I numeri della carenza: le regioni più colpite

La carenza di medici di famiglia riguarda tutto il Paese, ma colpisce in modo particolare alcune regioni. Secondo le stime della Fondazione Gimbe, le regioni con la maggiore mancanza di medici di base sono la Lombardia, il Veneto, la Campania, l’Emilia Romagna, il Piemonte e la Toscana. In alcune aree rurali e montane, poi, il problema è ancora più grave: la Società Italiana dei Medici di Medicina Generale stima infatti che almeno 4 milioni di cittadini vivano in zone dove è addirittura impossibile trovare un medico di base.

Una riforma bloccata

Negli ultimi anni si è discusso spesso di riformare la figura del medico di famiglia, passando così dall’attuale regime di convenzione con le Asl a un rapporto di dipendenza diretta con il sistema sanitario pubblico. Questa soluzione garantirebbe una maggiore presenza di medici nelle Case di Comunità, cioè quelle strutture previste dal Pnrr che servirebbero a potenziare l’assistenza sul territorio. Ma il progetto è ancora fermo: le divisioni politiche, le resistenze degli stessi medici di base e i timori di uno squilibrio nel sistema pensionistico dell’Enpam, ovvero la cassa previdenziale dei medici, hanno infatti completamente bloccato l’iter. Nell’ultimo Consiglio dei ministri del 13 febbraio scorso, la proposta ha diviso il governo: la Lega si dice favorevole, Forza Italia contraria, mentre la premier Giorgia Meloni pare cercare una mediazione.

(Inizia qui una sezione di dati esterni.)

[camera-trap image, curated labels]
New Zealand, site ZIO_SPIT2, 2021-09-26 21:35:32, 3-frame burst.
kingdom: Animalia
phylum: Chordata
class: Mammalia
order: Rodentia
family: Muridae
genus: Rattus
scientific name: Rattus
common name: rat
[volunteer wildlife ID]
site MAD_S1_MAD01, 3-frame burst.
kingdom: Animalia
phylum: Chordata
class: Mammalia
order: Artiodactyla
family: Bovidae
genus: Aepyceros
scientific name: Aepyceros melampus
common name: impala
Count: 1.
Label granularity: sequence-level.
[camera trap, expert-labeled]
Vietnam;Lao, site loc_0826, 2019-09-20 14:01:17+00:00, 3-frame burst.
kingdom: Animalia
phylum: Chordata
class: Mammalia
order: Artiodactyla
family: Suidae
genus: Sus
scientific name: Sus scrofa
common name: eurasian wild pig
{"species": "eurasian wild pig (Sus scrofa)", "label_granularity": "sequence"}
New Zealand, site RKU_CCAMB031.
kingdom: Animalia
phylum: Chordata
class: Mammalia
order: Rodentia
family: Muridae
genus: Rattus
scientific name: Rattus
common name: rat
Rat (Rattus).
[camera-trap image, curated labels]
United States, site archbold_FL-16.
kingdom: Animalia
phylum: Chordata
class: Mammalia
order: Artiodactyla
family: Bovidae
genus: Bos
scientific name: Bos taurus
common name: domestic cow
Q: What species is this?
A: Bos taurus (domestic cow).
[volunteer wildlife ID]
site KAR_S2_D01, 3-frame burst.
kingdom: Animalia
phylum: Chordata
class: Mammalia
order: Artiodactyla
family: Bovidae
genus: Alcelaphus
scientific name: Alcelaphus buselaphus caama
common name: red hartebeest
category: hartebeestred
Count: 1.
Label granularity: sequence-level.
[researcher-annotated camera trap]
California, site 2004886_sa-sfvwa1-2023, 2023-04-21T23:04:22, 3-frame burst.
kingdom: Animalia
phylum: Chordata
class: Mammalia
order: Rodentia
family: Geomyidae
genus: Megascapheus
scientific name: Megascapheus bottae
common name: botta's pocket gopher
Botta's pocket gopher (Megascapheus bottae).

Il rischio di milioni di cittadini senza cure

La Fondazione Gimbe avverte insomma che la combinazione tra carenza di medici, invecchiamento della popolazione e ritardi nella riforma rischia di lasciare milioni e milioni di cittadini senza assistenza primaria: “Il rischio concreto è lasciare milioni di persone senza medico di famiglia, peggiorare la qualità dell’assistenza territoriale e compromettere la salute delle persone, soprattutto dei più anziani e fragili. Oltre, ovviamente, a legittimare il flop della riforma prevista dal Pnrr, per la quale abbiamo indebitato le generazioni future”, ha concluso Cartabellotta.